• Brief
From the listing that follows, reproduce only the lines from the one holding "Demi Lovato fait" through the one holding "Com o suspeito", both included, with no pictures.

• Data to use

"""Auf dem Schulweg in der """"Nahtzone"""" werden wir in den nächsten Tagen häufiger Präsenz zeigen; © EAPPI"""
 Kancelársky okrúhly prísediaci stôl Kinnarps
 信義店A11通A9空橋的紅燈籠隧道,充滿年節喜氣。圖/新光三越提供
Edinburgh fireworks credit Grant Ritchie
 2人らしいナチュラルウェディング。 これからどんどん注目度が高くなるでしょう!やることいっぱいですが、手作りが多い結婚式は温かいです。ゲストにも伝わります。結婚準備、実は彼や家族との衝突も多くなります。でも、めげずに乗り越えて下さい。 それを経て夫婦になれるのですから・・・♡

==

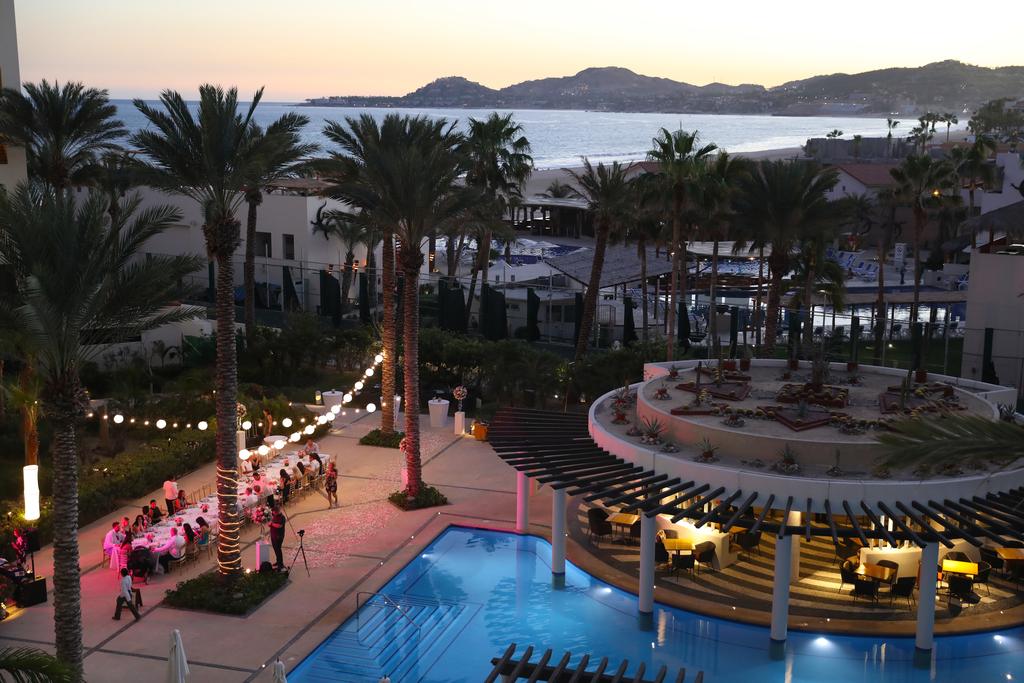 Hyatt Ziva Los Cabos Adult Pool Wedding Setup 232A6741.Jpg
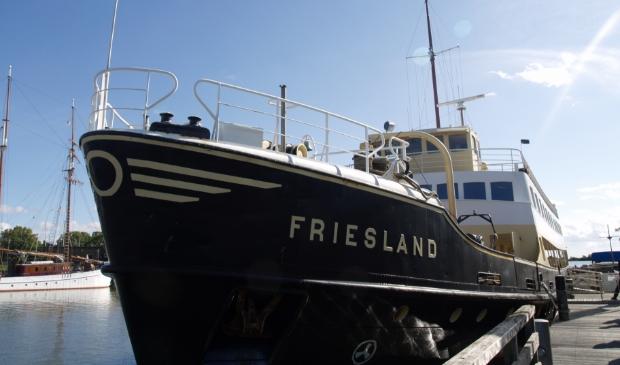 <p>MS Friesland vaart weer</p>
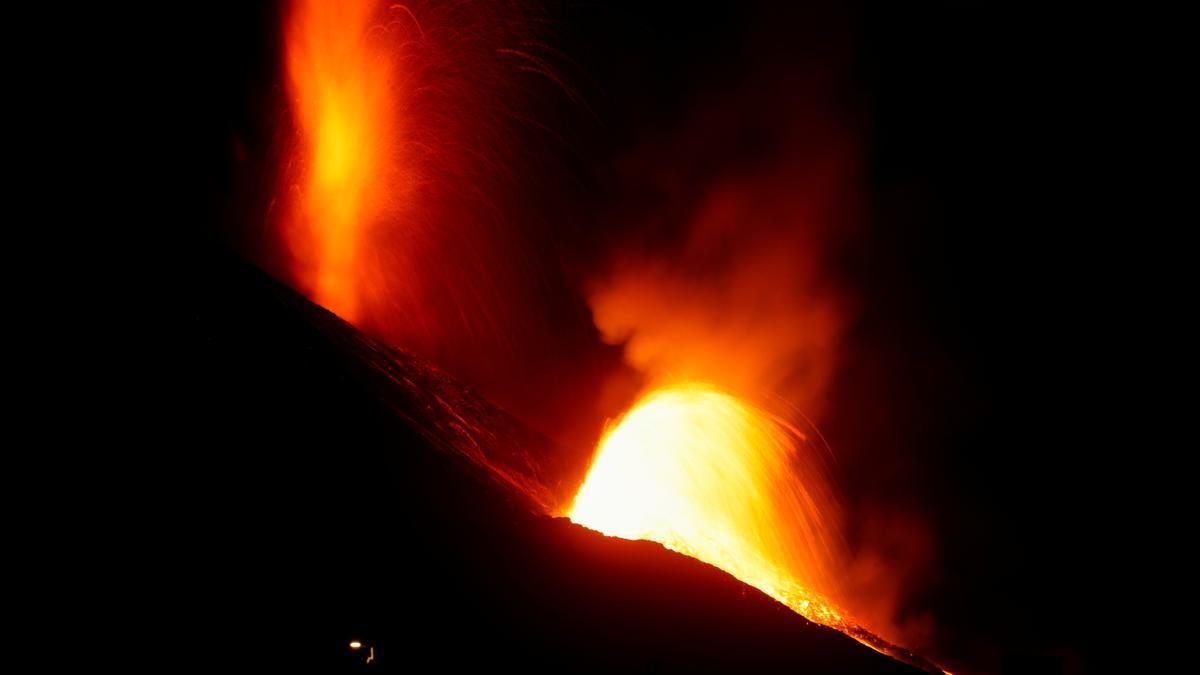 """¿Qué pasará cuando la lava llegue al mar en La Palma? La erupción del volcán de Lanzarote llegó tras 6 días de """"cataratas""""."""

...

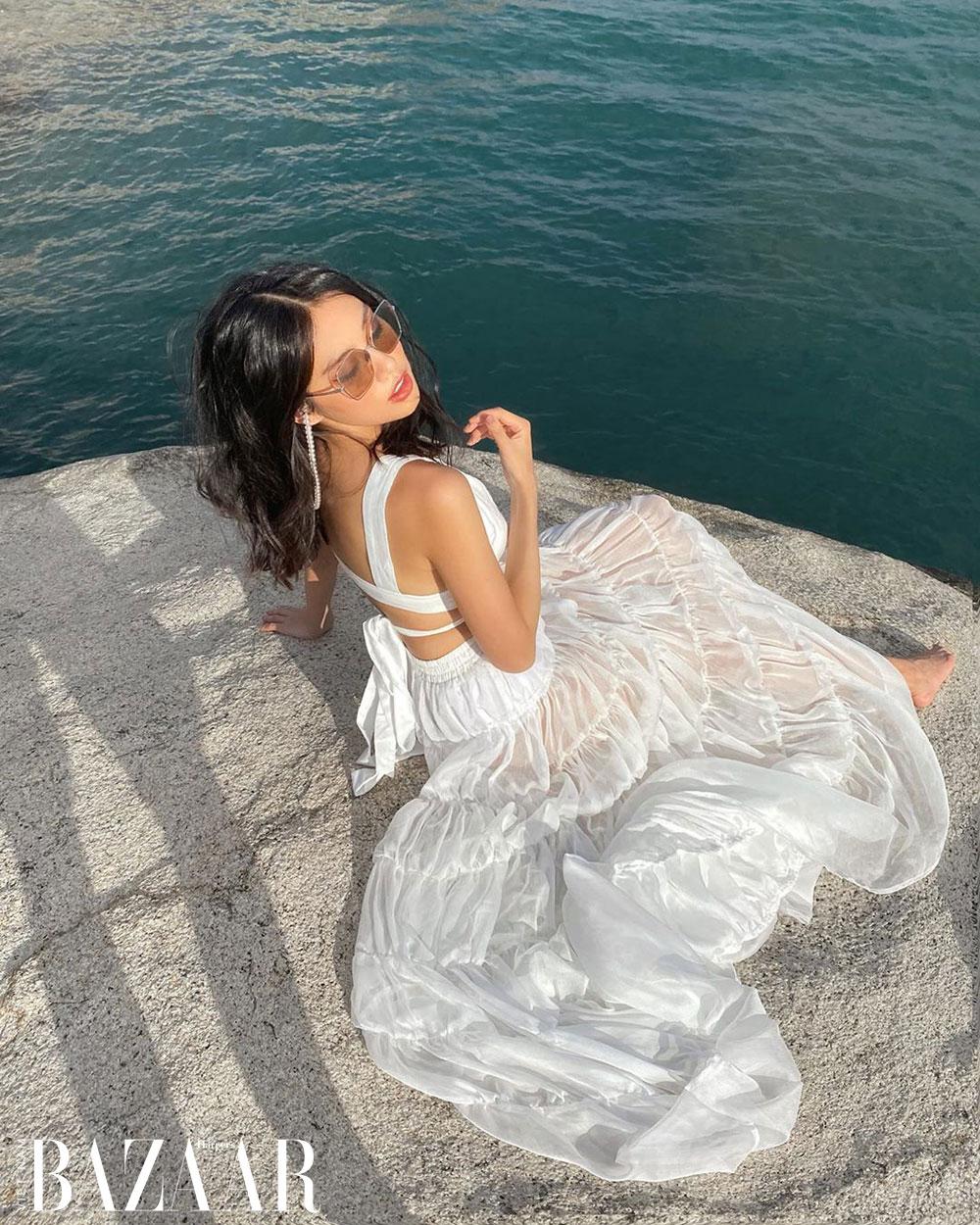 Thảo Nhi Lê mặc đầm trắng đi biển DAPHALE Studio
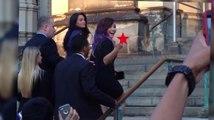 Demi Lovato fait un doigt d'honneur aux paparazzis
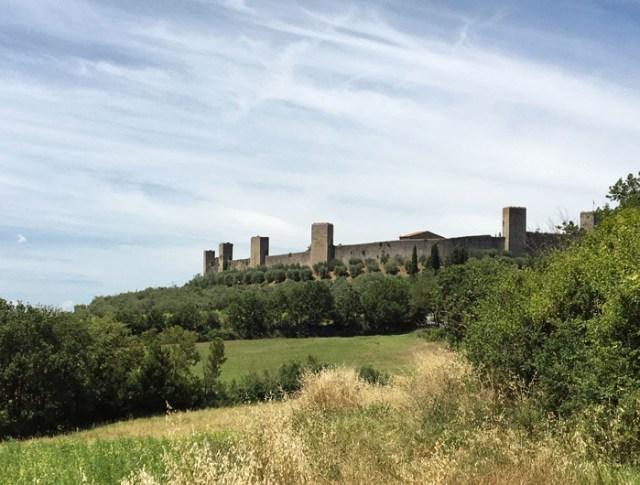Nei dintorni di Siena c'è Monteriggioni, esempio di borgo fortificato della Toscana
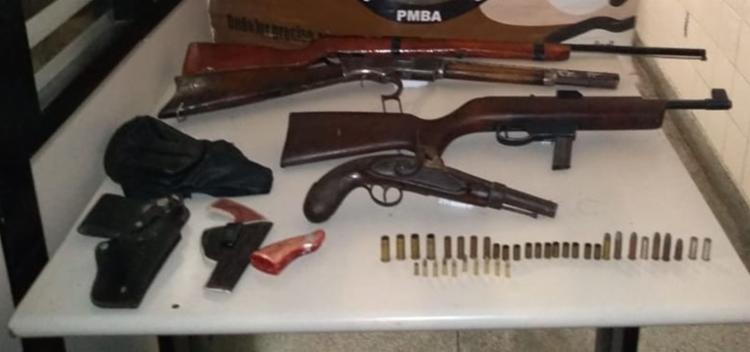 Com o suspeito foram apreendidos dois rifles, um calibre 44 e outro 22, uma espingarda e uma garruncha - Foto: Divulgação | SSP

• Worked solution
 Demi Lovato fait un doigt d'honneur aux paparazzis
Nei dintorni di Siena c'è Monteriggioni, esempio di borgo fortificato della Toscana
 Com o suspeito foram apreendidos dois rifles, um calibre 44 e outro 22, uma espingarda e uma garruncha - Foto: Divulgação | SSP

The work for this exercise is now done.